女もそれが当然、といった風に振舞っていた。


そんな日々が長続きするはずは無い。

すぐさま資金が底を尽いた。

唯でさえ2人分の旅費が必要なんだから、当然の話ではある。

サウスアルフを出発し、ロックレアに向かったころには所持金ゼロの状態だった。

このままではその日の食い物にもありつけない。


仕方なしに、とある村の依頼で盗賊を捕まえて、お金を受け取ろうとした。

せめて食費くらいは稼ごうとした結果だ。

それを見たあの女は、素敵な捨て台詞を吐いて去っていった。


「報酬ありきの人助けですか。
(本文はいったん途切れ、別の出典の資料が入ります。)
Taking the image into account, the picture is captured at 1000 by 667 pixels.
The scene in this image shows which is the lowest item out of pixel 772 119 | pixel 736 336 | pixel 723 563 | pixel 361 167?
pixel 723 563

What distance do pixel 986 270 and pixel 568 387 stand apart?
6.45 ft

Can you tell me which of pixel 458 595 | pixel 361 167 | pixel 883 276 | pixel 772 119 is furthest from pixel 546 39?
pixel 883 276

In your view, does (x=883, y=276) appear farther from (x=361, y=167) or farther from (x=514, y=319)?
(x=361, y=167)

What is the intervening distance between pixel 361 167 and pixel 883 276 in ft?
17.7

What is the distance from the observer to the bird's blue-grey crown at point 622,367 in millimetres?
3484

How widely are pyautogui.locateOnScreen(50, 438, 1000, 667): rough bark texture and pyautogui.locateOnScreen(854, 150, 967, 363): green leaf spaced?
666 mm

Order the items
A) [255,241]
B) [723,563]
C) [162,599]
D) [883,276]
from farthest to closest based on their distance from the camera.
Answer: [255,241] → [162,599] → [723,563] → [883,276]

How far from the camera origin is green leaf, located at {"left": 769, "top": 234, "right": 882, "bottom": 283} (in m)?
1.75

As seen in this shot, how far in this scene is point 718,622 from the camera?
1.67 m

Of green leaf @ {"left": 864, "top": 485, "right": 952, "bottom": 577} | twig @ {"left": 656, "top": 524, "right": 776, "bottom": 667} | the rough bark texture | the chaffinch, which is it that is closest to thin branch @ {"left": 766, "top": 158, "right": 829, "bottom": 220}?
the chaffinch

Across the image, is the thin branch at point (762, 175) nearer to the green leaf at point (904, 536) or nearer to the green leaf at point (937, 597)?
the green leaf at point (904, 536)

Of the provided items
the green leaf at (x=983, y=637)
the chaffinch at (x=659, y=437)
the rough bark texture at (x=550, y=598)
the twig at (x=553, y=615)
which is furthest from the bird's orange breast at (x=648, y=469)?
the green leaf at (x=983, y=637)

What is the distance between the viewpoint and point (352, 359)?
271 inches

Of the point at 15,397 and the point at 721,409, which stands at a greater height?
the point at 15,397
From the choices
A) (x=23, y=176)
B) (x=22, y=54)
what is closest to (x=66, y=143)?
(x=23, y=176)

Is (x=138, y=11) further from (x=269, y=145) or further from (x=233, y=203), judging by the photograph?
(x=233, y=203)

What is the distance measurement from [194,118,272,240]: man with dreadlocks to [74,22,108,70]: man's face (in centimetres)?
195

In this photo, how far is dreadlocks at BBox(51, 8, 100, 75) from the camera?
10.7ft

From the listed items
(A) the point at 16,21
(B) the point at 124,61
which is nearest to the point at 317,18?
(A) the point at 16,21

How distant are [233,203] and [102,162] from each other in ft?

あなたには幻滅しました」


ふざっけんな!

金が地面から涌いてくるとでも思ってんのか?

メシしても宿にしても金がかかるんだよ!

最低限の生活に必要なお金は手元にあるべきなんだ!


あああ、思い出したらすげえ腹立ってきた。

あの時は怒りよりもショックの方が大きくて、何も言い返せなかった。

その結果このフラストレーションだ。

せめて一言反論できていたら、ここまで腹は立たなかったろうに。

もっとがんばれよ、300年前のオレ。



「ちょっとタクミ、顔色酷いけど……大丈夫?」



レイラがオレの顔を覗き込んでくる。

その姿に多少の嫌悪感が湧き上がる。

今になってやっと納得がいった。

性格に難があるとはいえ、年頃のレイラたちに手を出さなかった理由について。


それは警戒心だ。

一連のダメージが転生した今でさえ尾を引いている。

この苦い経験が、周りの女を遠ざけているんだ。

記憶を失くしていたから、今まで説明がつかなかった。

だが、ようやく自覚できるようになれた。

特に夢見がちな女はコリゴリである、と。



「なあ、レイラ」

「なぁに? 調子悪いの?」

「複雑骨折しろ」

「その返しは理不尽すぎるでしょ!?」



ちなみにいくらか記憶が戻ったことによって、人間の時の技が使えるようになっていた。

だが、そんな事はクソどうでもいい。

今はただ、怒りが静まるのを望むばかりだ。